MT: First of all, I believe the question leads to trying to compare apples to pears.

ML: That is better than apples to oranges, no?

MT: French expression badly translated

MT: The customer has gone through a journey and his experience has been shaped by interactions at every touch point (dealing with your company, in-store experience, exchanging with friends, family and peers and so on), whereas the employee experience is shaped the interactions with colleagues, suppliers, systems and – only at very precise touch points – clients. So although the customer and the employee are intimately linked, they are not on the same journey.

ML: Valid point, but at that critical point where the journeys intersect will define many things and likely be more impactful to the customer. We have both been known to say that the experience perceived is more important than the intended design. Like most of life we spend most of the time learning and preparing for those moments where we have to act. While not on the same journey, the journey’s are linked and aligned.

MT: By the very nature of company-customer relations, the employee journey is sub altered to the customer journey which leads to the chicken and the egg problem of when a negative customer experience is taken out on an employee who is not able to or not empowered to do anything about it, which in turn leads to a negative employee experience that negatively influences the way the employee deals with the following customer et cetera.

ML: Very interesting, and I agree that the employee experience impacted by the customer experience and journey. I will suggest that the employee would only partially hold his own organization accountable for the treatment by the customer, unless it is a trend, and they are not empowered to do anything about it. While valid, employees should be able move beyond this type of reaction.

MT: Partially, but up to which point? Either stop trying to fight it and become demotivated, go on a crusade and risk being shot down, or simply…leave.

MT: Breaking this vicious circle consists of first by understanding the customer’s journey and coordinating efforts to improve it and second by providing the employees with the infrastructure (data, insight, tools and processes) and conditions (work conditions, a company culture that facilitates collaboration) to do so. Ultimately it comes down to reducing frictions (for the customer and for employees) to help the customer in his job to be done and reach the desired outcomes.

ML: Who is responsible and accountable for removing the fractions? It must be on the employee side, management etcetera, driving for a positive employee experience.

Mark, great stuff and I do appreciate your time and thoughts. I believe we are mostly aligned, though I will admit it is bigger and more complex than I had originally thought. The two journeys are different but it is those all important intersections where things happen. The key question is what will the state of mind (on each side) be at those points? Business units and IT departments will need to invest more in the design of services, for the internal customer.

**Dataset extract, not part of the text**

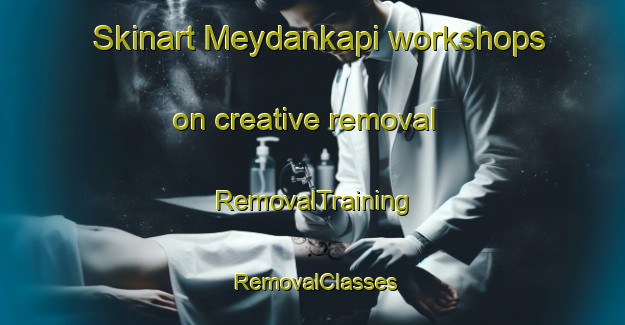 Skinart Meydankapi workshops on creative removal | RemovalTraining | RemovalClasses | SkinartTraining-Turkey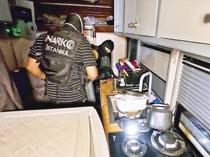 Istanbul drug bust echoing ‘Breaking Bad’ uncovers mobile lab hidden in caravan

The expectations by everyone; not just the younger or Millenial crowd, are higher, and need to align with customer expectations. In order for a true person to person relationship to be established, experience must be aligned on both sides of the firewall. This is clearly not all about technology (yes, I do work for a technology vendor) but at the same time, technology is a huge part of the equation, there is no getting past that point. For contact center agents, their experience is critically important, and I believe there is a connection to customer experience – a big one.